* [Task objective]
Extract every line in the items below that contains the word "camera", and copy each one as it appears.
** Start Records supplied **
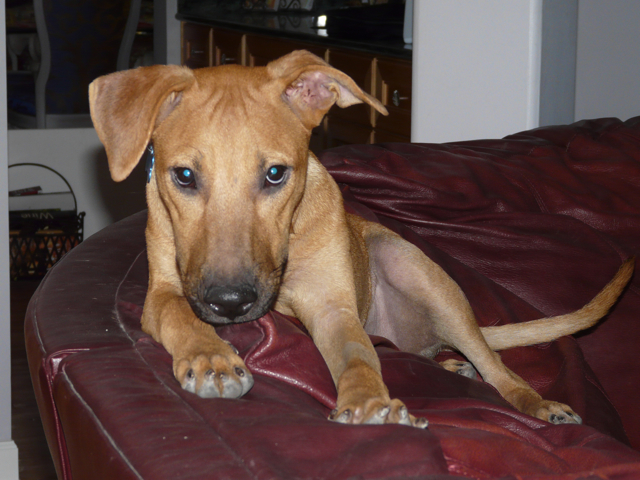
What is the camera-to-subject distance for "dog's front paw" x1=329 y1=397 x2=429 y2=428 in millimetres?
1521

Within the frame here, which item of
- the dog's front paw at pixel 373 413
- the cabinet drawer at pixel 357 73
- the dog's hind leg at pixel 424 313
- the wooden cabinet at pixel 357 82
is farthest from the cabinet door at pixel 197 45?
the dog's front paw at pixel 373 413

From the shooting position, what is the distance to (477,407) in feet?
5.37

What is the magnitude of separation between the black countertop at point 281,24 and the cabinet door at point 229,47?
0.08 m

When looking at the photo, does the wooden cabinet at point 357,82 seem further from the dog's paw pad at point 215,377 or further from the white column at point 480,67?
the dog's paw pad at point 215,377

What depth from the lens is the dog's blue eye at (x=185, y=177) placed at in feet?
6.34

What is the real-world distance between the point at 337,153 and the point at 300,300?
32.9 inches

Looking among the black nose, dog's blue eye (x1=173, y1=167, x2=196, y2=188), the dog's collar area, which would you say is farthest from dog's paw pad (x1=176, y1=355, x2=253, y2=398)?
the dog's collar area

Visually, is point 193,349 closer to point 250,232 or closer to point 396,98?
point 250,232

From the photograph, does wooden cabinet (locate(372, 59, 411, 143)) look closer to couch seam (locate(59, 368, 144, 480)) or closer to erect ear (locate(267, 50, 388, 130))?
erect ear (locate(267, 50, 388, 130))

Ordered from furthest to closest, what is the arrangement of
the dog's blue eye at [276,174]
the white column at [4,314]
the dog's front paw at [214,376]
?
the white column at [4,314] → the dog's blue eye at [276,174] → the dog's front paw at [214,376]

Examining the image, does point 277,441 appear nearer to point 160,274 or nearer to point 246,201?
point 246,201

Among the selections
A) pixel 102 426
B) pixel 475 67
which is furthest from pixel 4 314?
pixel 475 67

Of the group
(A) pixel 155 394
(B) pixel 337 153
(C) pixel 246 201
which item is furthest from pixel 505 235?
(A) pixel 155 394

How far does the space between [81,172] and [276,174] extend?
4980 millimetres
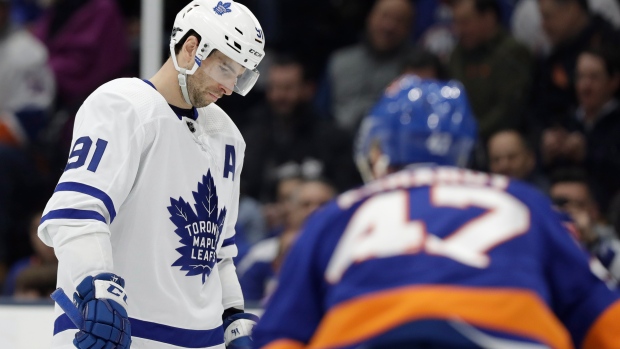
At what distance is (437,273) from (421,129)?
0.30 m

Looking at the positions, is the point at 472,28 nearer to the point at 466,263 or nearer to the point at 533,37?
the point at 533,37

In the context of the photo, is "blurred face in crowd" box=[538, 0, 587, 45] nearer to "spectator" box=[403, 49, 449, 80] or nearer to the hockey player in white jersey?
"spectator" box=[403, 49, 449, 80]

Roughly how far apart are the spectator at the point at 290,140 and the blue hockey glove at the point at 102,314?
3400 mm

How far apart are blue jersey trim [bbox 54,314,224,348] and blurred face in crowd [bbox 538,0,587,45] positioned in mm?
3751

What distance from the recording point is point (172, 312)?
9.32 ft

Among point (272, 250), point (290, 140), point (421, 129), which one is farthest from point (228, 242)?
point (290, 140)

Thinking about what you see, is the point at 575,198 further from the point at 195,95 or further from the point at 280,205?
the point at 195,95

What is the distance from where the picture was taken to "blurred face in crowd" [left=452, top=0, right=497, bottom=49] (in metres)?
6.00

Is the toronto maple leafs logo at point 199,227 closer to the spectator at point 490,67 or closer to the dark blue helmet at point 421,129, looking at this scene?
the dark blue helmet at point 421,129

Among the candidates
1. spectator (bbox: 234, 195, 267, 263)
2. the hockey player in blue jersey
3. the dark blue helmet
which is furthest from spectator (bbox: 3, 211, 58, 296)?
the hockey player in blue jersey

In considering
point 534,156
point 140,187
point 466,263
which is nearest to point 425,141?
point 466,263

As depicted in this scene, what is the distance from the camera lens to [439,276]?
5.33ft

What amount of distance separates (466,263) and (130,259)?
1349 millimetres

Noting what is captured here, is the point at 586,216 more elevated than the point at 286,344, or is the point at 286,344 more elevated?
the point at 286,344
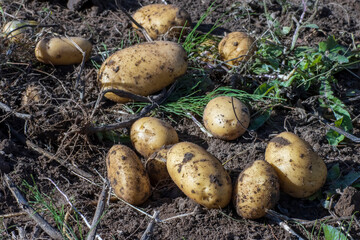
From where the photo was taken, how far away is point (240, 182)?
2.15 metres

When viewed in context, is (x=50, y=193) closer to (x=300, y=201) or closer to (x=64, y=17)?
(x=300, y=201)

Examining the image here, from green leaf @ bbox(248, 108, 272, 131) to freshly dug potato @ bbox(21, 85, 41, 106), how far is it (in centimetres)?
132

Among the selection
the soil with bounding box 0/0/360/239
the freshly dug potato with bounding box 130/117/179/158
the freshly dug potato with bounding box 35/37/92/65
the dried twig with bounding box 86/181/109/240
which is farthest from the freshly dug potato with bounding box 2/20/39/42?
the dried twig with bounding box 86/181/109/240

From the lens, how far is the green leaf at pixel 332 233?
2031 millimetres

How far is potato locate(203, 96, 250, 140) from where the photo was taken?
2604mm

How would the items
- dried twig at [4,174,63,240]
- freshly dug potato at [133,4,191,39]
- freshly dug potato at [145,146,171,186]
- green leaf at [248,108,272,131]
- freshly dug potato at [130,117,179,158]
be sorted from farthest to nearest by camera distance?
freshly dug potato at [133,4,191,39] < green leaf at [248,108,272,131] < freshly dug potato at [130,117,179,158] < freshly dug potato at [145,146,171,186] < dried twig at [4,174,63,240]

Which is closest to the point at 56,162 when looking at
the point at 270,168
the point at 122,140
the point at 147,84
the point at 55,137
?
the point at 55,137

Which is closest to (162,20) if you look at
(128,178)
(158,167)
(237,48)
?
(237,48)

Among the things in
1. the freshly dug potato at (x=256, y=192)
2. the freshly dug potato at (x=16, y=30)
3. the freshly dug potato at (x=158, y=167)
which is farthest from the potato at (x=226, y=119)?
the freshly dug potato at (x=16, y=30)

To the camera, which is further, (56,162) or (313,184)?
(56,162)

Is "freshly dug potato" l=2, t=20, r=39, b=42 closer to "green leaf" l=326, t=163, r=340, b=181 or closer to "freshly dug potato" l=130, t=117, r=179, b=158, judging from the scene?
"freshly dug potato" l=130, t=117, r=179, b=158

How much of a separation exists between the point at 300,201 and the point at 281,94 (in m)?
0.87

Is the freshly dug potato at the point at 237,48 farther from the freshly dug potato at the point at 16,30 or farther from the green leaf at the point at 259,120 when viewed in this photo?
the freshly dug potato at the point at 16,30

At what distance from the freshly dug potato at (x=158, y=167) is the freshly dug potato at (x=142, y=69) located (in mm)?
624
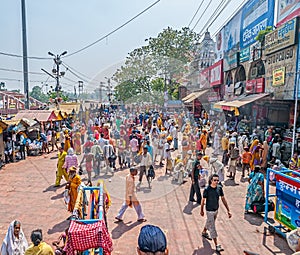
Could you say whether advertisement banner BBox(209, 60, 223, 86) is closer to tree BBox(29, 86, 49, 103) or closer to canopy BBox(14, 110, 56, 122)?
canopy BBox(14, 110, 56, 122)

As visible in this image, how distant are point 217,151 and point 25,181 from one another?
8.36 metres

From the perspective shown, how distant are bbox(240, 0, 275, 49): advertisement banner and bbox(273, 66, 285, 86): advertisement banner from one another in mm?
3436

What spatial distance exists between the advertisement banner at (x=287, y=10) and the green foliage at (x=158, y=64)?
1882 cm

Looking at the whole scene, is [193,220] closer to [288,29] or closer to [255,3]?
[288,29]

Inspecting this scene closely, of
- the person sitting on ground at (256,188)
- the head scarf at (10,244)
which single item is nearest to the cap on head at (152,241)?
the head scarf at (10,244)

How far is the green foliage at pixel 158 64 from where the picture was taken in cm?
3158

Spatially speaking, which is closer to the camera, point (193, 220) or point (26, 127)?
point (193, 220)

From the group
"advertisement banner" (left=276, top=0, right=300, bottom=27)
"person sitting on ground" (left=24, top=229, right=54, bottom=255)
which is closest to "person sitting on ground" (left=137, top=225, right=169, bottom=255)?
"person sitting on ground" (left=24, top=229, right=54, bottom=255)

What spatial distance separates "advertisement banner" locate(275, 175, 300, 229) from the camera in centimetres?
532

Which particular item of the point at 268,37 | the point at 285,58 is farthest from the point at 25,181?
the point at 268,37

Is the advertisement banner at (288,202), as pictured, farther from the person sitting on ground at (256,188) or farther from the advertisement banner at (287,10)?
the advertisement banner at (287,10)

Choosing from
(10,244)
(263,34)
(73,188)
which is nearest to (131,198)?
(73,188)

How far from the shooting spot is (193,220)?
6.65 meters

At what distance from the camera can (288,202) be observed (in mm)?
5609
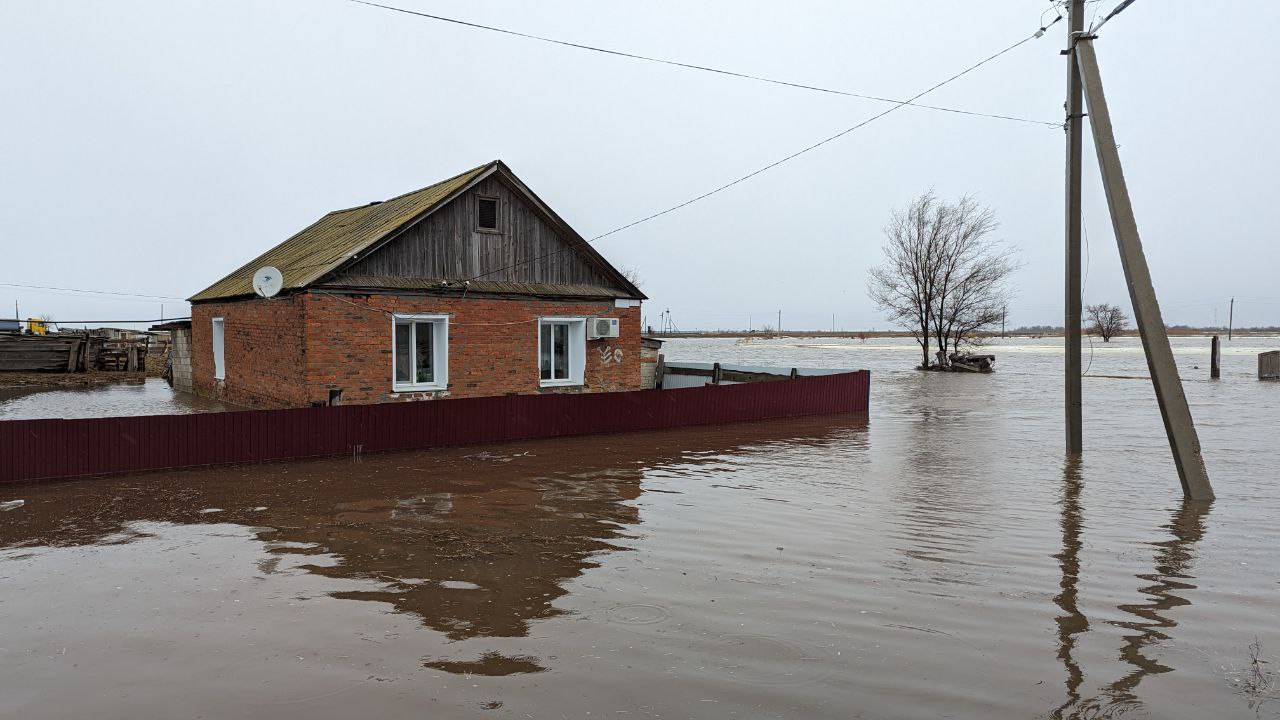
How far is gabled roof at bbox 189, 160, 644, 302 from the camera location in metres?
16.2

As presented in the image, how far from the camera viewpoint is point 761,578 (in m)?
5.96

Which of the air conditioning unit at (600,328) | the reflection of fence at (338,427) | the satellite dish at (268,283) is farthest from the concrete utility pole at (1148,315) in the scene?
the satellite dish at (268,283)

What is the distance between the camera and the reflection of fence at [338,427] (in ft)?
34.1

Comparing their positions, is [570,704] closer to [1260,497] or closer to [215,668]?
[215,668]

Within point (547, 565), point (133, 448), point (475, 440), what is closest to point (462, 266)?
point (475, 440)

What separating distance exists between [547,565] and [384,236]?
459 inches

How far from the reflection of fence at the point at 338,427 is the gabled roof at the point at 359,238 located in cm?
390

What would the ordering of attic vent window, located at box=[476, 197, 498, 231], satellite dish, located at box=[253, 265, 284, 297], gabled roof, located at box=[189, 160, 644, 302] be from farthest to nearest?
attic vent window, located at box=[476, 197, 498, 231] < gabled roof, located at box=[189, 160, 644, 302] < satellite dish, located at box=[253, 265, 284, 297]

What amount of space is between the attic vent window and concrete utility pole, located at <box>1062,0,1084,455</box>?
39.5ft

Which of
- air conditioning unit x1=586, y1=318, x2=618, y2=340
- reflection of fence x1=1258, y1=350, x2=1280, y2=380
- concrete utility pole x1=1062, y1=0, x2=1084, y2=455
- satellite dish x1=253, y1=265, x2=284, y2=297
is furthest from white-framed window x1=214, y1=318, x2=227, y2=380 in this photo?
reflection of fence x1=1258, y1=350, x2=1280, y2=380

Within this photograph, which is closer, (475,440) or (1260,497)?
(1260,497)

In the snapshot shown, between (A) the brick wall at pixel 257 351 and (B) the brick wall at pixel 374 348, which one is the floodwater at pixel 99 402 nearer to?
(A) the brick wall at pixel 257 351

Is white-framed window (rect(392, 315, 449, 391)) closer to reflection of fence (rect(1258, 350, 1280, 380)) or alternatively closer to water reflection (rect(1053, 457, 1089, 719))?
water reflection (rect(1053, 457, 1089, 719))

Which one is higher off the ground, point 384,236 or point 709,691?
point 384,236
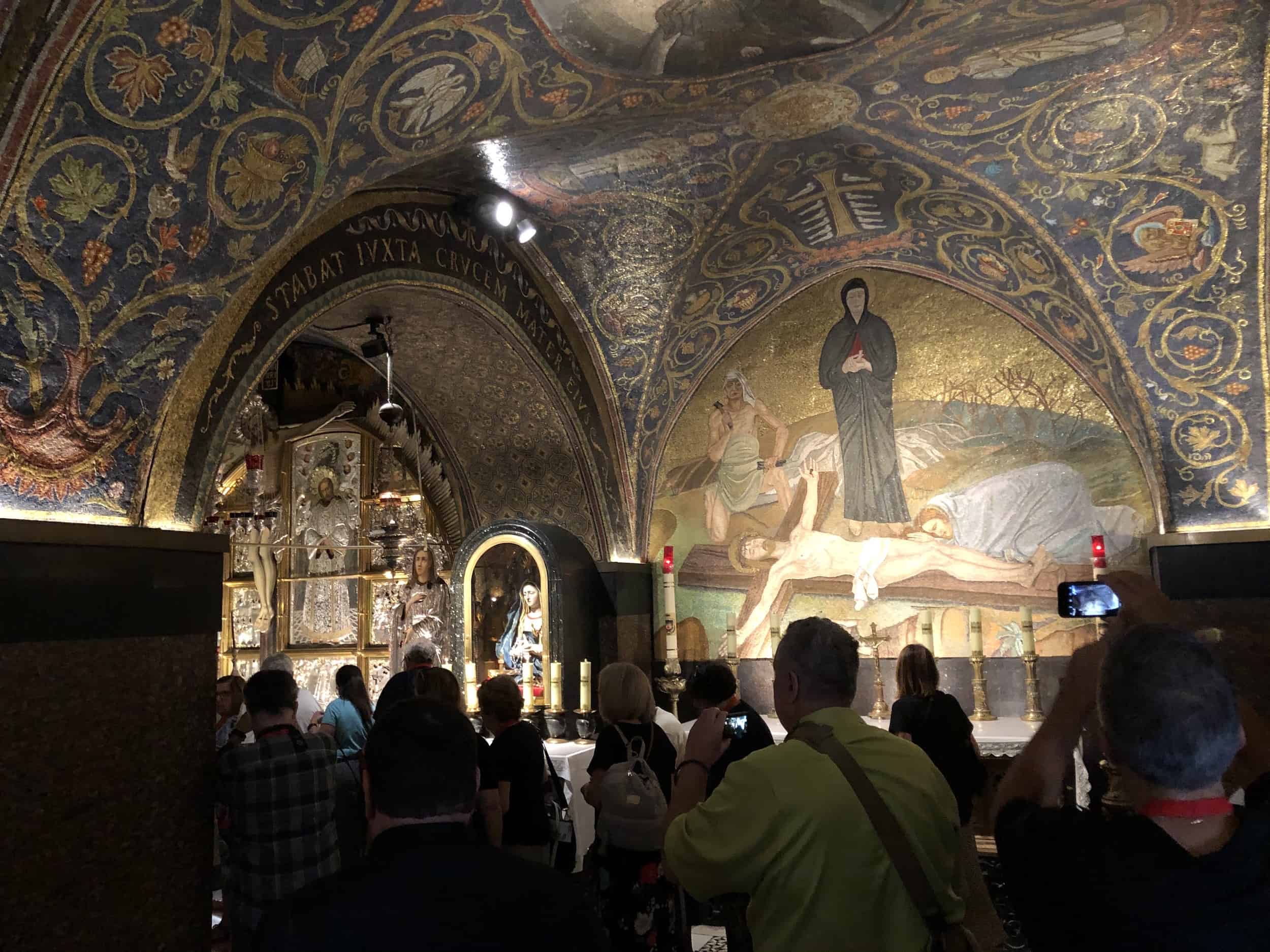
** End Records supplied **
* [Complete response]
What is the camera-to-subject distance for "dog's front paw" x1=329 y1=397 x2=429 y2=428 in millimetres?
As depicted in this scene, what is the distance from the camera lens to [439,276]?
be sorted from farthest to nearest by camera distance?
To the camera, which is further, (56,162) or (313,184)?
Spatially speaking, which is closer to the camera, point (193, 220) or point (26, 127)?
What spatial distance separates "advertisement banner" locate(275, 175, 300, 229) from the camera in centimetres?
At what distance from the camera can (288,202) be observed (in mm)?
How far is gabled roof at bbox 189, 160, 644, 302 from the camera location in metres?
As presented in the image, how far from the camera viewpoint is point 761,578 (in m)?
What is the distance between the camera and the reflection of fence at [338,427] (in ft)?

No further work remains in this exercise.